2. Proper Containment Measures

Even if an existing water system is made of steel pipes, it may have lead-based solder to join the parts. Lead is harmful to health and seeps into potable water through corrosion. 

The best solution is to replace plumbing materials with lead-free options, like PVC pipes. However, replacing the infrastructure can be expensive. That’s why the EPA implemented the Lead and Copper Rule (LCR). The goal is for residential, school, commercial and industrial systems to control lead and copper contamination in water lines to mitigate health issues.

Concentrations for lead and copper should not exceed action levels of 15 parts per billion (ppb) and 1.3 parts per million (ppm) in over 10 percent of samples, respectively. The business or utility system must perform additional countermeasures to lower corrosion if levels exceed the allowed benchmarks.

Additionally, organizations that produce wastewater as a byproduct are often required to have a treatment system. There are several strategies to do this, depending on the contaminants. 

  • Solids. These can be removed through sedimentation, case filtration or ultrafiltration.
  • Oils and grease. Oil skimmers can separate both liquids for proper disposal.
  • Biodegradable organics. These can be treated through activated sludge or trickling filter.
  • Other organics. Advanced oxidation processing, distillation and adsorption can treat paints, pesticides and solvents.
  • Acids and alkalis. These can be neutralized in controlled conditions. 

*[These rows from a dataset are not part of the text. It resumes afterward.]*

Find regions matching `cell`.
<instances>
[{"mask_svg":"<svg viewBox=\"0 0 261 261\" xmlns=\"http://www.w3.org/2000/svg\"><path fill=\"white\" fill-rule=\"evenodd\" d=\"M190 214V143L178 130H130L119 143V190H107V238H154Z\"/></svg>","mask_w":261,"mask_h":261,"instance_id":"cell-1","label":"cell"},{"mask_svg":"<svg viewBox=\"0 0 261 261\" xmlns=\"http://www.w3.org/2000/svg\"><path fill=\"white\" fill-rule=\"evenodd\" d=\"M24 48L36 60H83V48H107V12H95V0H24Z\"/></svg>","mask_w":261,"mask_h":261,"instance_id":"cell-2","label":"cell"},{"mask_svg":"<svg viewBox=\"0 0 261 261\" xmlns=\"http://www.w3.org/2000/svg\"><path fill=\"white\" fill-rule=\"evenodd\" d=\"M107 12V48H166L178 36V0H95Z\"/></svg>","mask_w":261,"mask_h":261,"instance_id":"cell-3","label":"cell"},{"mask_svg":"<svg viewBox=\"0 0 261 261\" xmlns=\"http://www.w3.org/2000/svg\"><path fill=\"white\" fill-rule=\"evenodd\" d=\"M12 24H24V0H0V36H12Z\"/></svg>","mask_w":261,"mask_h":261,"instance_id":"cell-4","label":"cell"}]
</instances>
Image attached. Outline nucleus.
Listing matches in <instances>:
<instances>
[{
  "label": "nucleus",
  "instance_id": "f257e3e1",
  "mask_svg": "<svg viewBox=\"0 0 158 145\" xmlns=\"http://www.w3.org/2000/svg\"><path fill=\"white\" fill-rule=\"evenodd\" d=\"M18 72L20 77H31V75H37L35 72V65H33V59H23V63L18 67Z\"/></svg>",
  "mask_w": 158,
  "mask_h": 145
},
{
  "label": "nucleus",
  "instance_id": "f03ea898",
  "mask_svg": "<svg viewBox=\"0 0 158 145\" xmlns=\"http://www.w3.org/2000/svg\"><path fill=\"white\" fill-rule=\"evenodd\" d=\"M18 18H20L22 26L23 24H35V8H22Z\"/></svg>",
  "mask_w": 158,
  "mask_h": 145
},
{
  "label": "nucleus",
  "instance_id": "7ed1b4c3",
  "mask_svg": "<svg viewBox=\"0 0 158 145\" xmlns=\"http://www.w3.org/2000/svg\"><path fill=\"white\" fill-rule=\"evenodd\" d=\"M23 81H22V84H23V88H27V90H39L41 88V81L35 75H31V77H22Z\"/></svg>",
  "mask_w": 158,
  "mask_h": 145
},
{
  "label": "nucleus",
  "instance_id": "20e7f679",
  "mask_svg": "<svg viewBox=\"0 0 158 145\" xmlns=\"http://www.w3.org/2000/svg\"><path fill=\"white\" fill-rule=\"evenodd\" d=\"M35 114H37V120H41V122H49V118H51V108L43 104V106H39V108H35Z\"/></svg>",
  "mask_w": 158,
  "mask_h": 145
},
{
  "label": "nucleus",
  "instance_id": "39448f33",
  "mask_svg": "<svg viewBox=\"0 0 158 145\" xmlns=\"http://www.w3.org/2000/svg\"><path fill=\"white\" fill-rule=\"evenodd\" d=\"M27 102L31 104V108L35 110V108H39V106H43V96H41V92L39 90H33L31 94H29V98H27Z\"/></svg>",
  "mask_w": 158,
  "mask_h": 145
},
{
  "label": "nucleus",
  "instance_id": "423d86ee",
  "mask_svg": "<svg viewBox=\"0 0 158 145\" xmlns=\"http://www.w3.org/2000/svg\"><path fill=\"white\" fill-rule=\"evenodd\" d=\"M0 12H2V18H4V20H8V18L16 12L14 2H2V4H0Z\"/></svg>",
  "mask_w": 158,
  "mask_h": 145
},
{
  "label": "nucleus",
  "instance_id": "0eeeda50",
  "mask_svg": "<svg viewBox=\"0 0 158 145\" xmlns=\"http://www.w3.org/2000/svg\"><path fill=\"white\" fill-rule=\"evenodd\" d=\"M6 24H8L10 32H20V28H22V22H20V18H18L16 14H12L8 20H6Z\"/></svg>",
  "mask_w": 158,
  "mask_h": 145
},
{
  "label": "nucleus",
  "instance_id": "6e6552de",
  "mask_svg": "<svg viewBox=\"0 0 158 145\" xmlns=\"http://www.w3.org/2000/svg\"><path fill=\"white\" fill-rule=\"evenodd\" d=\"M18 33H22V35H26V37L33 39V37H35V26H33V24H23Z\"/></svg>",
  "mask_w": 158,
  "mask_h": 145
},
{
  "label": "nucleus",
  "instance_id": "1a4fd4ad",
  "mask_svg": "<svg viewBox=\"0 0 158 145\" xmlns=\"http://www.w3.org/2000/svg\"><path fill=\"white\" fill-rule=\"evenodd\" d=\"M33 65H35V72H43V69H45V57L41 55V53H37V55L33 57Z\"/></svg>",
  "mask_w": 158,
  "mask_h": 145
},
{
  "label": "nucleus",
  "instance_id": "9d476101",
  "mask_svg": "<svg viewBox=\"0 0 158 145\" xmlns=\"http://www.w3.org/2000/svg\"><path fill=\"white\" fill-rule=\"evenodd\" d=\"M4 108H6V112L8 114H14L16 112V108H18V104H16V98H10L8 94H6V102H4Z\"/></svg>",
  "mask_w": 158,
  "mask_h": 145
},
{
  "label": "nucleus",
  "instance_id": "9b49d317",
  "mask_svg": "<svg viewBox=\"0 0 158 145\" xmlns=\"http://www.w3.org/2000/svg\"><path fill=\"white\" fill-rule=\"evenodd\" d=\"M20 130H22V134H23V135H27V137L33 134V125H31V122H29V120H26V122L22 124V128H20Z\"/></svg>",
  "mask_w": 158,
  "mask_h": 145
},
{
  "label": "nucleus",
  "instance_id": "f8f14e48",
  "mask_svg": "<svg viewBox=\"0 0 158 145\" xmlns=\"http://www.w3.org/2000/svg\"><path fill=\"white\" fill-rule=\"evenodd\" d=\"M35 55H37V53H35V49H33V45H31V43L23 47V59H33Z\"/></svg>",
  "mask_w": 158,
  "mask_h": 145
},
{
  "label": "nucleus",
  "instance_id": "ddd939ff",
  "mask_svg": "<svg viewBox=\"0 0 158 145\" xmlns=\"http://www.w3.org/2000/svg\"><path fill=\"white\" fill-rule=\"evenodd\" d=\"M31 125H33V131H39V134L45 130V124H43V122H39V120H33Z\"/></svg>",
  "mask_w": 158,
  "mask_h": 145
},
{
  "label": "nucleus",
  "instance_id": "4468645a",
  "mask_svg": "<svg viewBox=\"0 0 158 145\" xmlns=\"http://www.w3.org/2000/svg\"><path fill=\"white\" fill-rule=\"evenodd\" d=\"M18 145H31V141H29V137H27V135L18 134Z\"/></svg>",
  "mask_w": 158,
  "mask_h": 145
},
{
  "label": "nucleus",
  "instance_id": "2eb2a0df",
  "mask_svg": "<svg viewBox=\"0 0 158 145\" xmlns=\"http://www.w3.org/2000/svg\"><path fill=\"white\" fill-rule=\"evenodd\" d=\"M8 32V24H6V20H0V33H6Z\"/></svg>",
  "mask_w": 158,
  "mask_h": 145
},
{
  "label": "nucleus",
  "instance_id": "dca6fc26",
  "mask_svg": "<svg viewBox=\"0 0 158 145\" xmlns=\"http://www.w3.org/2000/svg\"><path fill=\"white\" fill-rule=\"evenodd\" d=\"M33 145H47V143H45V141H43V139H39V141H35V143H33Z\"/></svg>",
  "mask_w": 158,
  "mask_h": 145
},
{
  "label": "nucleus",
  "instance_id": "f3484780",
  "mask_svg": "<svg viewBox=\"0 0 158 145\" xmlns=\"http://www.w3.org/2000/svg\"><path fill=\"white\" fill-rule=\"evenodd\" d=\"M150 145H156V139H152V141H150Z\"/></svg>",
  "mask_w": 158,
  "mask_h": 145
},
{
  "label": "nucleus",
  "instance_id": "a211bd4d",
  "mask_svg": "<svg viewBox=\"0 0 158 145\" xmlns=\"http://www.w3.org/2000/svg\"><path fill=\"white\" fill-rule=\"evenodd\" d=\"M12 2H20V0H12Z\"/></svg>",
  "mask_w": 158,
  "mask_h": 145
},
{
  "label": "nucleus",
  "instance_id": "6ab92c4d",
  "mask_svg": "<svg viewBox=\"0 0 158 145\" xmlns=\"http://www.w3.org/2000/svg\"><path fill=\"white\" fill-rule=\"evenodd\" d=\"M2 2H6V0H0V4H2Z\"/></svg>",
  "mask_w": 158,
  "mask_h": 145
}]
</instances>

3. Use of Personal Protective Equipment (PPE)

Employees who handle or are exposed to chemical contaminants when using water must always wear the recommended safety suits to minimize the hazard. These tools include gloves, safety glasses and shoes, respirators, ear plugs or muffs, and coveralls or full-body suits. 

4. Maintain the Best Practices

Industrial employers are required to provide clean, safe drinking water to workers. Therefore, the safety managers are responsible for ensuring water quality is maintained in all systems by following OSHA guidelines. 

For example, containers used to manage liquid waste must be thoroughly cleaned and in the best sanitary condition. They should be promptly and properly disposed of. Nonpotable water for industrial purposes must be marked, indicating it's not intended for drinking and washing.

Following these guidelines can provide a better structure for use and sanitation within the workplace, making it easier for safety professionals to detect water conditions and abnormalities. 

Testing and Monitoring Can Mitigate Health Risks

Organizations must have an established system to track water quality in the workplace, both potable and non-potable. It limits the health risks associated with pollutants. Safety managers must promptly inform the employees if contamination occurs and find ways to address the problem through various treatment methods.